4 days ago
High Court rules against NPA's extradition request for Richard Payne
Some of the accused in the matter. From left: Obakeng Stephen Mookeletsi, Sybil Ngcobo, Valdis Ntsieni Ramaano, Brian Hlongwa, and Reatile Kingdom Lolwane.
Image: Baldwin Ndaba / Independent Newspapers
The National Prosecuting Authority's (NPA's) bid to extradite fugitive businessman Richard Payne from the UK to face charges in the R1.2 billion graft case involving former Gauteng Health MEC Brian Hlongwa has hit a brick wall.
Suspended director of public prosecutions, Gauteng local division Andrew Chauke, submitted an extradition request to the UK government in September 2022 to get Payne to return to South Africa to face 258 counts of contravention of the Prevention of Organised Crime Act, racketeering, fraud, corruption and money laundering in the long-running R1.2bn irregular tender case between 2006 and 2010.
Payne is wanted in the country in relation to the matter involving one of his companies, 3P Consulting, and various others, including Ukwakha Design, Midnight Masquerade Properties 72, and Golden Pond Trading 363.

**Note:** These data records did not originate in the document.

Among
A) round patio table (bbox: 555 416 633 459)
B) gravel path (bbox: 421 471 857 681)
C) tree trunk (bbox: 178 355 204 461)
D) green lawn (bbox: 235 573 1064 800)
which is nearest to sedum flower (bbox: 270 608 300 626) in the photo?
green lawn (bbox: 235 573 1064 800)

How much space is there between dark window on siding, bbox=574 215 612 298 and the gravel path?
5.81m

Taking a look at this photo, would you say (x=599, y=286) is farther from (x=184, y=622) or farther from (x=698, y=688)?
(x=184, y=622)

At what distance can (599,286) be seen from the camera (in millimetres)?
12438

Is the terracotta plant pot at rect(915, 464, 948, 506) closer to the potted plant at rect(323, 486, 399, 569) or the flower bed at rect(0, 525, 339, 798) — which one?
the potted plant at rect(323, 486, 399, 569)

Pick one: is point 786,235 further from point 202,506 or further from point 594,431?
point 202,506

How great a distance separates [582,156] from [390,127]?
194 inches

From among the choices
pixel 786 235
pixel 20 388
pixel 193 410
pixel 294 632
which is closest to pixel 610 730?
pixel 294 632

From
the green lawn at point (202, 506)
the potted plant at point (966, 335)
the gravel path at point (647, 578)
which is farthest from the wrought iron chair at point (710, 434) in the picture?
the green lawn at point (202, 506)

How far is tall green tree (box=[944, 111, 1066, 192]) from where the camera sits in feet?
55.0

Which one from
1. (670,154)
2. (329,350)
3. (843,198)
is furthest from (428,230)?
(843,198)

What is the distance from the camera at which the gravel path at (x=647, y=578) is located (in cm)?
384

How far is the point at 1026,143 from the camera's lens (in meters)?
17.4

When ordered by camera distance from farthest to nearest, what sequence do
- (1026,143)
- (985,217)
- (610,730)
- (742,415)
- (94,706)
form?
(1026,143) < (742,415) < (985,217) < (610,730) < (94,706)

His other co-accused, besides Hlongwa, who also served as ANC chief whip in the Gauteng provincial legislature, are former Gauteng Health Department employees, directors of companies, and their business partners – Obakeng Stephen Mookeletsi, Sybil Nomhle Ngcobo, Valdis Ntsieni Ramaano, Abul Kalam Mohammed Mahmudur Rahman, and Reatile Kingdom Lolwane, according to the NPA.
In a judgment handed down on August 2, Gauteng High Court, Pretoria, Acting Judge Lindsey Kilmartin reviewed and set aside Chauke's extradition request dated September 26, 2022, to the UK government. Acting Judge Kilmartin declared the extradition request inconsistent with the Constitution and invalid.
She also declared that Chauke and National Director of Public Prosecutions Shamila Batohi have no authority to submit an extradition request on behalf of South Africa to the UK.
According to Acting Judge Kilmartin, the Supreme Court of Appeal (SCA) in May last year ruled that only the Minister of Justice in his/her capacity as a member of the national executive of South Africa has the power to make an extradition request.
The SCA decision was made in South African citizen Johnathan Richard Schultz's attempt to thwart the NPA's extradition request to face charges of theft and sale of unwrought precious metals dating back to 2019.
In the Schultz matter, the NPA filed its application for leave to appeal at the Constitutional Court three-and-a-half months late, and Acting Judge Kilmartin stated that this means the SCA judgment stands and is the law which must be applied.
Additionally, the SCA found that international law makes it clear that the executive arm of the government is empowered to engage with foreign states in the international law community and the Minister of Justice is the functionary who signs extradition treaties on behalf of South Africa and s/he is the functionary responsible for performing all acts necessary to give effect to the treaty.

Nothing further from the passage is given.